Backslashes aren't allowed in URIs, however the XML schema type xs:anyURI
[1] allows much more than the URI RFC. Specifically it's lexical space is
defined as "finite-length character sequences which, when the algorithm
defined in Section 5.4 of [XML Linking Language] is applied to them, result
in strings which are legal URIs according to [RFC 2396], as amended by [RFC
2732]." Backslashes are not interpreted as path separators but they are
allowed in xs:anyURI values. Xerces-J accepts "file:///c:\testing\bla.jpg"
as a valid xs:anyURI value. If Xerces-C rejects it then it has a bug.

Thanks.

[1] http://www.w3.org/TR/2004/REC-xmlschema-2-20041028/#anyURI

Michael Glavassevich
XML Parser Development
IBM Toronto Lab
E-mail: [EMAIL PROTECTED]
E-mail: [EMAIL PROTECTED]

John Snelson <[EMAIL PROTECTED]> wrote on 04/28/2008 05:26:17 AM:

> This doesn't validate because backslashes aren't valid in URIs. It's
> common to find URI implementations that accept backslashes and deal with
> them, but that doesn't mean they are valid.

(ENTRIES PROVIDED)

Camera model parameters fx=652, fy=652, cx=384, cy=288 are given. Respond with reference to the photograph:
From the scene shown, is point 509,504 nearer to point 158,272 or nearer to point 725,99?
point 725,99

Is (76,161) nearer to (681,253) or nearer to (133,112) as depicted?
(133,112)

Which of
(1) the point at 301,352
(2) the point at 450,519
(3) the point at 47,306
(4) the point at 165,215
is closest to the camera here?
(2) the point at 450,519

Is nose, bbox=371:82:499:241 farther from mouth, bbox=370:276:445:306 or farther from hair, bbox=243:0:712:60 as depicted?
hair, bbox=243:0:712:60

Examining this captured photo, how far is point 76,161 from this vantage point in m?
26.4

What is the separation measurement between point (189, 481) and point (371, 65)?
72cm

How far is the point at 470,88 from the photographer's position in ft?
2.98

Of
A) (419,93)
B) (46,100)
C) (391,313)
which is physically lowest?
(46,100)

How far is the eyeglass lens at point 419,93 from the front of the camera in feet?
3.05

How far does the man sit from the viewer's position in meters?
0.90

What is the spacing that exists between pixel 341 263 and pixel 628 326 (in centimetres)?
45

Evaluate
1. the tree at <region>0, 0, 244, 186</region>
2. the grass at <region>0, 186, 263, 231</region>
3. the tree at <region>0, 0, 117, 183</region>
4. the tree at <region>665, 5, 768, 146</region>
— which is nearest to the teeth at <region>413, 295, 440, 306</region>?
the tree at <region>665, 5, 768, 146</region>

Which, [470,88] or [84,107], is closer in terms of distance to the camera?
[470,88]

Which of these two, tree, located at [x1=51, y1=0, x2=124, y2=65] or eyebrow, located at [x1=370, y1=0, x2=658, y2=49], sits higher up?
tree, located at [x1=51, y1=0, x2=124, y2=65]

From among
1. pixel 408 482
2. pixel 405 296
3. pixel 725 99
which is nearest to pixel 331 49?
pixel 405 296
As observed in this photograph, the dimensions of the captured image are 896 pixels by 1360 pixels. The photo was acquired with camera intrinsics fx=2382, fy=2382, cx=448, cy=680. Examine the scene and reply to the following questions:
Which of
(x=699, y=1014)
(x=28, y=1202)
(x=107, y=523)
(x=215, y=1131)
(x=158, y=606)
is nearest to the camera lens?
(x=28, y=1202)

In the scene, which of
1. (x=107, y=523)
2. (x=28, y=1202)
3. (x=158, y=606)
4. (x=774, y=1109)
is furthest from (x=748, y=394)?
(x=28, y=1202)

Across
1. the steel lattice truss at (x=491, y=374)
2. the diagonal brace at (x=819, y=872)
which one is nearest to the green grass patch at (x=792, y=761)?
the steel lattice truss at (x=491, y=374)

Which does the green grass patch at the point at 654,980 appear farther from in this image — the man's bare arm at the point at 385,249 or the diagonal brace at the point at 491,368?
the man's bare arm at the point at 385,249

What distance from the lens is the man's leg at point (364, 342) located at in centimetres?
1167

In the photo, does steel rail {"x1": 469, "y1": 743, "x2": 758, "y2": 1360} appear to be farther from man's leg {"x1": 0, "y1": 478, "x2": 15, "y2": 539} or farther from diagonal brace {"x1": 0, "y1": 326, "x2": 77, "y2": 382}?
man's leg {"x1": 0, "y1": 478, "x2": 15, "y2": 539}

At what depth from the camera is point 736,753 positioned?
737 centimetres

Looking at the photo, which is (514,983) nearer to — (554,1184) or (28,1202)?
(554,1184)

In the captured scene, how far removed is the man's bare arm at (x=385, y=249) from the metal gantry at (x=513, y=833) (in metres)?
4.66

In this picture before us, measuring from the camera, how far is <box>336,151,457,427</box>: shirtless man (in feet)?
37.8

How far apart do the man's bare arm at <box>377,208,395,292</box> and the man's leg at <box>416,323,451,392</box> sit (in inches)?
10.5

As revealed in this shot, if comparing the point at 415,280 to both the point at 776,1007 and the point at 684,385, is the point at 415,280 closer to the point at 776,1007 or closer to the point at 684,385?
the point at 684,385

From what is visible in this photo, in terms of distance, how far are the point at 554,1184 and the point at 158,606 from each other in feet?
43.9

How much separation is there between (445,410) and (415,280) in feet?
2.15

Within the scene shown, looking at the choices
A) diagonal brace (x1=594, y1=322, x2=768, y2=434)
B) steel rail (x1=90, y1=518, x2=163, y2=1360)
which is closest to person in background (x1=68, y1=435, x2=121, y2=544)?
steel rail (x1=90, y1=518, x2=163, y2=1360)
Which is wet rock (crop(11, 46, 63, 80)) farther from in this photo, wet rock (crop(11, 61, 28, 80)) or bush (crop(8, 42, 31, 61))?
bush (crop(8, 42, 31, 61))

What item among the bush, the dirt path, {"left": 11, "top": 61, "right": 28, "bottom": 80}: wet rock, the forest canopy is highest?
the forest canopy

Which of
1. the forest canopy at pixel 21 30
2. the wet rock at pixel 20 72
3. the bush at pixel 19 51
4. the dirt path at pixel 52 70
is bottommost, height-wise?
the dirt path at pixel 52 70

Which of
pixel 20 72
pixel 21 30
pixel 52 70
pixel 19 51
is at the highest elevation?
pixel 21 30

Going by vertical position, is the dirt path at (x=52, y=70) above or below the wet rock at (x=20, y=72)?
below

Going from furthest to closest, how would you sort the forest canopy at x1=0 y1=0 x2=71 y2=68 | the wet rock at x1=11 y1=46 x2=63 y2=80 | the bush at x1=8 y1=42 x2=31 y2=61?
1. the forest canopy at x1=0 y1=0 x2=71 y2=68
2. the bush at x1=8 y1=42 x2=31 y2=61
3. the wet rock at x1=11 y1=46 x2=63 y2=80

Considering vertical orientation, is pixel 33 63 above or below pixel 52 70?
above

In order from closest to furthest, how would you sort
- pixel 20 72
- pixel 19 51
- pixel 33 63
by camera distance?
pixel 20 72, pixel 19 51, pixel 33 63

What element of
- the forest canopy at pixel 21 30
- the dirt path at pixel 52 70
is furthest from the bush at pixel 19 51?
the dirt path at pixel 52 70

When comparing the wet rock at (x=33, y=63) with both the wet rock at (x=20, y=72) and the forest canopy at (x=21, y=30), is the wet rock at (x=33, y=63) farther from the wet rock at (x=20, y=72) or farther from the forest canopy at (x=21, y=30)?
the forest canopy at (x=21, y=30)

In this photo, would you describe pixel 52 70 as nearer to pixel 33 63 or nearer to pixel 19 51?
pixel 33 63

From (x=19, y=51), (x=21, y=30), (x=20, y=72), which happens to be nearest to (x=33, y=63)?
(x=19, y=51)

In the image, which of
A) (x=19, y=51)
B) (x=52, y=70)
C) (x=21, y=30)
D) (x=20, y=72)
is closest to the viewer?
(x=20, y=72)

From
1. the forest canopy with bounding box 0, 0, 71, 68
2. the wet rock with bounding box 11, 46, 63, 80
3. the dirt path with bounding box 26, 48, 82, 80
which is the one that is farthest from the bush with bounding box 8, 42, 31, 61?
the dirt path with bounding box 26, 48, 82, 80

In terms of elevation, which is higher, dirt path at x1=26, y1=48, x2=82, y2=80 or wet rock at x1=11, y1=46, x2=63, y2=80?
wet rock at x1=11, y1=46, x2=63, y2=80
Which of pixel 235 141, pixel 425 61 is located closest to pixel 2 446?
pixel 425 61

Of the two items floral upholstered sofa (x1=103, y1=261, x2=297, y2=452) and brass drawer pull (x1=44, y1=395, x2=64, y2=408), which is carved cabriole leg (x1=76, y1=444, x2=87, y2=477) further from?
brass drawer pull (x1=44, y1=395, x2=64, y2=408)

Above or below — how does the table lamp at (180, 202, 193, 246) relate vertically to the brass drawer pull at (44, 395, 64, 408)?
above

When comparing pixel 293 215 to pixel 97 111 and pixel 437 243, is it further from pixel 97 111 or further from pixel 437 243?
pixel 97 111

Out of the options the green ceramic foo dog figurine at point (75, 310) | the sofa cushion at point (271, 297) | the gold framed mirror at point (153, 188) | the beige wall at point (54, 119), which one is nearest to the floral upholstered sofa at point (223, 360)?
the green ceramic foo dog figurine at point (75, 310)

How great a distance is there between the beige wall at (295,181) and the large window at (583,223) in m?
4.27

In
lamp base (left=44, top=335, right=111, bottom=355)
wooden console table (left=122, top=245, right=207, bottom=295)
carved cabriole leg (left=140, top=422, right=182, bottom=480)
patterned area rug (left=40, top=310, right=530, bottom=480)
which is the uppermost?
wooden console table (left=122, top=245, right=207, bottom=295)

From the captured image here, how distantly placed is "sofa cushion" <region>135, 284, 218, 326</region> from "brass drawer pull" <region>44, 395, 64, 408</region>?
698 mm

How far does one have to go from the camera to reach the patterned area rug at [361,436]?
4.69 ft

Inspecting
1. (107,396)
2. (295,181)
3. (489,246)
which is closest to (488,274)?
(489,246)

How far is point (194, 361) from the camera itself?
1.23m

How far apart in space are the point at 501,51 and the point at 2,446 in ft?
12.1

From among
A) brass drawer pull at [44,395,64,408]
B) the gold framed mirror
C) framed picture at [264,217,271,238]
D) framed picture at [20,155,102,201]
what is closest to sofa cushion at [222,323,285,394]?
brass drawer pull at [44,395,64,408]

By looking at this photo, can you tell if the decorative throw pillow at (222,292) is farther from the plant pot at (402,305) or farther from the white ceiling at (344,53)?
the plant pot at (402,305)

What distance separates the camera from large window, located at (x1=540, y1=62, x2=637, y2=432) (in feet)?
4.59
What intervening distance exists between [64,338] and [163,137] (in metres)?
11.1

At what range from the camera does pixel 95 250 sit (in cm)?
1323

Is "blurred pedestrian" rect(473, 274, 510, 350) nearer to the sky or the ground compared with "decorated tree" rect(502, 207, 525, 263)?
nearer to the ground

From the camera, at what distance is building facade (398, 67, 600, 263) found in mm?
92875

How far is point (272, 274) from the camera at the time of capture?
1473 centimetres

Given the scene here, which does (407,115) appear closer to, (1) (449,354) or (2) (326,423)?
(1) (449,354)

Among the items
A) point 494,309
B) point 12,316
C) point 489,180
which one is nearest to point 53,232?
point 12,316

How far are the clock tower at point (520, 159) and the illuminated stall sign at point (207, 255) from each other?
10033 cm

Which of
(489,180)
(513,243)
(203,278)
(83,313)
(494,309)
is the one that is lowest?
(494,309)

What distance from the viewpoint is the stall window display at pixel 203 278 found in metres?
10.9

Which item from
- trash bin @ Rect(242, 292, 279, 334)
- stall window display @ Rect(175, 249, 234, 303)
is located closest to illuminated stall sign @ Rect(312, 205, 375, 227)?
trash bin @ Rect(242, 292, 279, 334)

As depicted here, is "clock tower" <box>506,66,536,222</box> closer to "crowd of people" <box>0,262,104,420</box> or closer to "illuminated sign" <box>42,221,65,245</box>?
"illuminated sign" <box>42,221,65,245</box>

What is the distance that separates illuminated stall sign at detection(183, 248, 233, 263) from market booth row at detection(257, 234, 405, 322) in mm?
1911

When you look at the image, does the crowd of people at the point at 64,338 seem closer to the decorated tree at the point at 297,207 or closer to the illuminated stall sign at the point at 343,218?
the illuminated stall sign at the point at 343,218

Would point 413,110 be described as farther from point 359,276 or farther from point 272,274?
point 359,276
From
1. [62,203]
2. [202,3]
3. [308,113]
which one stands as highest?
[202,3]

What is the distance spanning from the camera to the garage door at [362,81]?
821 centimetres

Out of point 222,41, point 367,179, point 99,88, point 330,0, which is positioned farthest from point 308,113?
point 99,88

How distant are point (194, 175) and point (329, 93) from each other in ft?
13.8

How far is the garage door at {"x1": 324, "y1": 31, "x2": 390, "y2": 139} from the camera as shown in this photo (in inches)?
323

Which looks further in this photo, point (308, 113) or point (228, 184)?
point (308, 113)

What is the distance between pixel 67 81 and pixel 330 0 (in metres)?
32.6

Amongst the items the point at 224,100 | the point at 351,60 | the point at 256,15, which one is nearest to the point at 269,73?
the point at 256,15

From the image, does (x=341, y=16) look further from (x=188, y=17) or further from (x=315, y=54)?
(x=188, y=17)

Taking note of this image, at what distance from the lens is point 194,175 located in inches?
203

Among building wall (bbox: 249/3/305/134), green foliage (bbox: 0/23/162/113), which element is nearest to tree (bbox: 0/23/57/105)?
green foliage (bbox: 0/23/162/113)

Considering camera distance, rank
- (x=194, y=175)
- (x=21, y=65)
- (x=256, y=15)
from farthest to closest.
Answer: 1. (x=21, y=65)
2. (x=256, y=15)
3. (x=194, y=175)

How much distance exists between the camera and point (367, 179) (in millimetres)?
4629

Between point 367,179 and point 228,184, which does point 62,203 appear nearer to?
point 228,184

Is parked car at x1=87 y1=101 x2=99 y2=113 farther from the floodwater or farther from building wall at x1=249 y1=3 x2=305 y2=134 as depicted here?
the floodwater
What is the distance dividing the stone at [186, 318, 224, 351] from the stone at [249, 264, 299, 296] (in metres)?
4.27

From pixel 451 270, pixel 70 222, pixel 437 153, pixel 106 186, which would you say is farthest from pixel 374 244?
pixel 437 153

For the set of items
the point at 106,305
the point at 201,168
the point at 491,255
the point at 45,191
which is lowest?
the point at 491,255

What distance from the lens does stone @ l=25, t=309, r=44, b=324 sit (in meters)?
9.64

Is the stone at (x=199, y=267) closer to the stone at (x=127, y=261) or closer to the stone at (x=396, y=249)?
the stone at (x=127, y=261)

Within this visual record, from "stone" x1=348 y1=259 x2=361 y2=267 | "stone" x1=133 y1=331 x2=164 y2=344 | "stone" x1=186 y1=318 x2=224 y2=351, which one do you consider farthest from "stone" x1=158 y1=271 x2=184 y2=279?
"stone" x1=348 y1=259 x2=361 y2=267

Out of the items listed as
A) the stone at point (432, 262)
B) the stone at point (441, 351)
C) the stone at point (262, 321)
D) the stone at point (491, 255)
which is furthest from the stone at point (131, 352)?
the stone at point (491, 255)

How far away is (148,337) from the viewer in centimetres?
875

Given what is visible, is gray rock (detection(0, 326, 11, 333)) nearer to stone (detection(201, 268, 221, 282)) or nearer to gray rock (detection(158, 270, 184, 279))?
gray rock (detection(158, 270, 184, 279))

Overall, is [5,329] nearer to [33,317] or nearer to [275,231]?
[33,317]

(INSTRUCTION 1) Edit the message about xs:anyURI, starting with "Backslashes aren't allowed" and going on through "it has a bug.", so that "legal" replaces "valid".
(INSTRUCTION 2) Reproduce word for word the lines of the records, starting with the line with "By looking at" and going on through the line with "1473 centimetres".
The text and the records come from unrelated sources.

(WRITTEN RESPONSE 1)
Backslashes aren't allowed in URIs, however the XML schema type xs:anyURI
[1] allows much more than the URI RFC. Specifically it's lexical space is
defined as "finite-length character sequences which, when the algorithm
defined in Section 5.4 of [XML Linking Language] is applied to them, result
in strings which are legal URIs according to [RFC 2396], as amended by [RFC
2732]." Backslashes are not interpreted as path separators but they are
allowed in xs:anyURI values. Xerces-J accepts "file:///c:\testing\bla.jpg"
as a legal xs:anyURI value. If Xerces-C rejects it then it has a bug.

(WRITTEN RESPONSE 2)
By looking at this photo, can you tell if the decorative throw pillow at (222,292) is farther from the plant pot at (402,305) or farther from the white ceiling at (344,53)?
the plant pot at (402,305)

What distance separates the camera from large window, located at (x1=540, y1=62, x2=637, y2=432) (in feet)?
4.59
What intervening distance exists between [64,338] and [163,137] (in metres)?
11.1

At what range from the camera does pixel 95 250 sit (in cm)?
1323

Is "blurred pedestrian" rect(473, 274, 510, 350) nearer to the sky or the ground compared with "decorated tree" rect(502, 207, 525, 263)?
nearer to the ground

From the camera, at what distance is building facade (398, 67, 600, 263) found in mm?
92875

How far is point (272, 274) from the camera at the time of capture?
1473 centimetres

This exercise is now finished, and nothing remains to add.